:: Task details ::
Return every line of the listing below unchanged, omitting only the pictures.

-- Exercise input start --

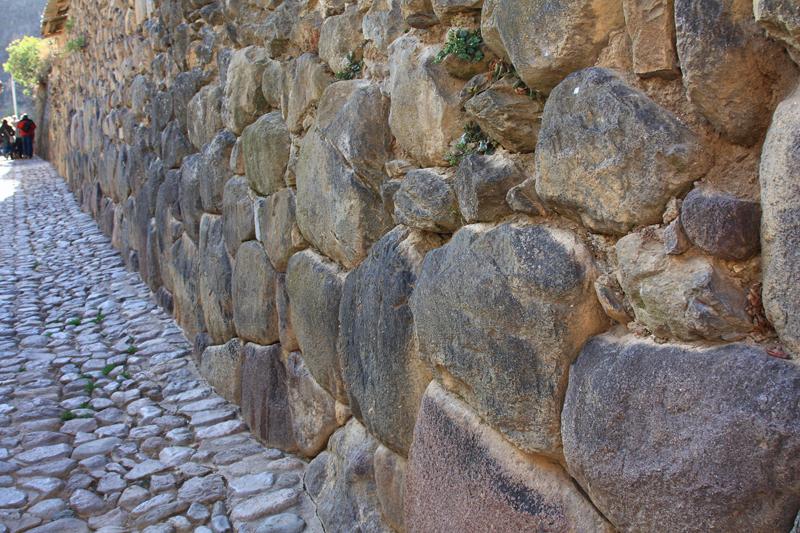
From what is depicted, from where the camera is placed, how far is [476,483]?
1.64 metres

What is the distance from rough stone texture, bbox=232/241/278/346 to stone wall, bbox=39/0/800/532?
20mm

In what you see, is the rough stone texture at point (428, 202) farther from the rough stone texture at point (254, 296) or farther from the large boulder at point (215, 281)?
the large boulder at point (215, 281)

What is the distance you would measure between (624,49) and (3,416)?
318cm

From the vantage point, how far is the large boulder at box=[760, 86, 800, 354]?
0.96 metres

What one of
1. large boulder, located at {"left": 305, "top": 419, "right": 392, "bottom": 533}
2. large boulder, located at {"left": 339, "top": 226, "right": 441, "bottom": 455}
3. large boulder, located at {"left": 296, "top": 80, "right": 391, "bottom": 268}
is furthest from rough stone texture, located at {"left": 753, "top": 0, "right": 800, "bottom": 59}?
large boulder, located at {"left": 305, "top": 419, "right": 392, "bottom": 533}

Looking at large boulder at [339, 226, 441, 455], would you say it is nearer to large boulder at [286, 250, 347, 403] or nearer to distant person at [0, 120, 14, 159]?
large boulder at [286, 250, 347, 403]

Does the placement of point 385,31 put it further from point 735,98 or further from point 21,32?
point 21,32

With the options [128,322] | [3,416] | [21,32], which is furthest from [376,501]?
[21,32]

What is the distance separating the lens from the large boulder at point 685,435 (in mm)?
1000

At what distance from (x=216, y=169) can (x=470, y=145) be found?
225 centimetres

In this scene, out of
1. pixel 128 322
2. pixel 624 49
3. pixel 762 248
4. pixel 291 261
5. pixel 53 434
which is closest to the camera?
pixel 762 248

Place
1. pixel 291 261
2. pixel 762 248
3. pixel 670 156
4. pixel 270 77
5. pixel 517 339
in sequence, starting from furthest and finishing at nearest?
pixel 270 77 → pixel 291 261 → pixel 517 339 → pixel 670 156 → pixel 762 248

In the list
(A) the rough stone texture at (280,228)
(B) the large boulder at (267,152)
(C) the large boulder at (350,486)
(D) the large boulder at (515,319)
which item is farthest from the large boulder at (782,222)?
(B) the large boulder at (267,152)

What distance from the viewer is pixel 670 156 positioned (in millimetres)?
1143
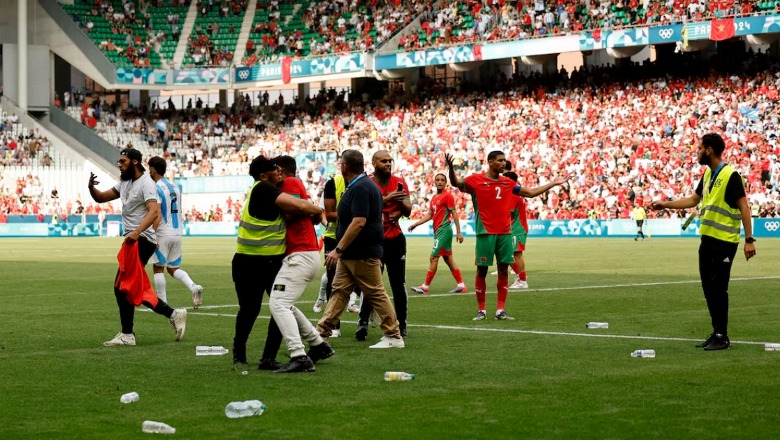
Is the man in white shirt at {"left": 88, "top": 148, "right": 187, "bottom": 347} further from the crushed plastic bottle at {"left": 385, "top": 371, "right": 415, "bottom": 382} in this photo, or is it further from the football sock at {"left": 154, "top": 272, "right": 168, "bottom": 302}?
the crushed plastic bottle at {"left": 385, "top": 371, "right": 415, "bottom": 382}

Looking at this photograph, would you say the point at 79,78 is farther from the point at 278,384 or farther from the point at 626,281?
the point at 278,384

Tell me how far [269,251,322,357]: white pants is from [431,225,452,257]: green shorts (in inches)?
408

-- Exercise input end --

:: Final result ::
From what is depicted, from where the camera is placed, how far is [476,483]?
1.64 metres

What is the distance from rough stone texture, bbox=232/241/278/346 to stone wall, bbox=39/0/800/532?
20mm

In what you see, is the rough stone texture at point (428, 202) farther from the rough stone texture at point (254, 296) or farther from the large boulder at point (215, 281)?
the large boulder at point (215, 281)

What is the distance you would measure between (624,49) and (3,416)?
318cm

From the vantage point, how far is the large boulder at box=[760, 86, 800, 354]?
0.96 metres

What one of
1. large boulder, located at {"left": 305, "top": 419, "right": 392, "bottom": 533}
2. large boulder, located at {"left": 339, "top": 226, "right": 441, "bottom": 455}
3. large boulder, located at {"left": 296, "top": 80, "right": 391, "bottom": 268}
is furthest from rough stone texture, located at {"left": 753, "top": 0, "right": 800, "bottom": 59}?
large boulder, located at {"left": 305, "top": 419, "right": 392, "bottom": 533}

Looking at large boulder at [339, 226, 441, 455], would you say it is nearer to large boulder at [286, 250, 347, 403] or nearer to distant person at [0, 120, 14, 159]?
large boulder at [286, 250, 347, 403]

Does the placement of point 385,31 put it further from point 735,98 or further from point 21,32?
point 21,32

With the options [128,322] | [3,416] | [21,32], which is furthest from [376,501]?
[21,32]

What is the distance separating the lens from the large boulder at point 685,435 (in mm)?
1000

At what distance from (x=216, y=169) can (x=470, y=145) be found?
225 centimetres

In this scene, out of
1. pixel 128 322
2. pixel 624 49
3. pixel 762 248
4. pixel 291 261
5. pixel 53 434
which is closest to the camera?
pixel 762 248

Place
1. pixel 291 261
2. pixel 762 248
3. pixel 670 156
4. pixel 270 77
5. pixel 517 339
in sequence, starting from furthest and finishing at nearest?
pixel 270 77 → pixel 291 261 → pixel 517 339 → pixel 670 156 → pixel 762 248

In the list
(A) the rough stone texture at (280,228)
(B) the large boulder at (267,152)
(C) the large boulder at (350,486)
(D) the large boulder at (515,319)
which item is farthest from the large boulder at (782,222)?
(B) the large boulder at (267,152)

What distance from the viewer is pixel 670 156 positioned (in millimetres)?
1143
Is the man in white shirt at {"left": 88, "top": 148, "right": 187, "bottom": 347} further from the crushed plastic bottle at {"left": 385, "top": 371, "right": 415, "bottom": 382} in this photo, or is it further from the football sock at {"left": 154, "top": 272, "right": 168, "bottom": 302}?
the crushed plastic bottle at {"left": 385, "top": 371, "right": 415, "bottom": 382}

Looking at this photograph, would you say the point at 79,78 is farther from the point at 278,384 or farther from the point at 626,281?
the point at 278,384

Tell me how far [269,251,322,357]: white pants is from [431,225,452,257]: green shorts (in inches)?
408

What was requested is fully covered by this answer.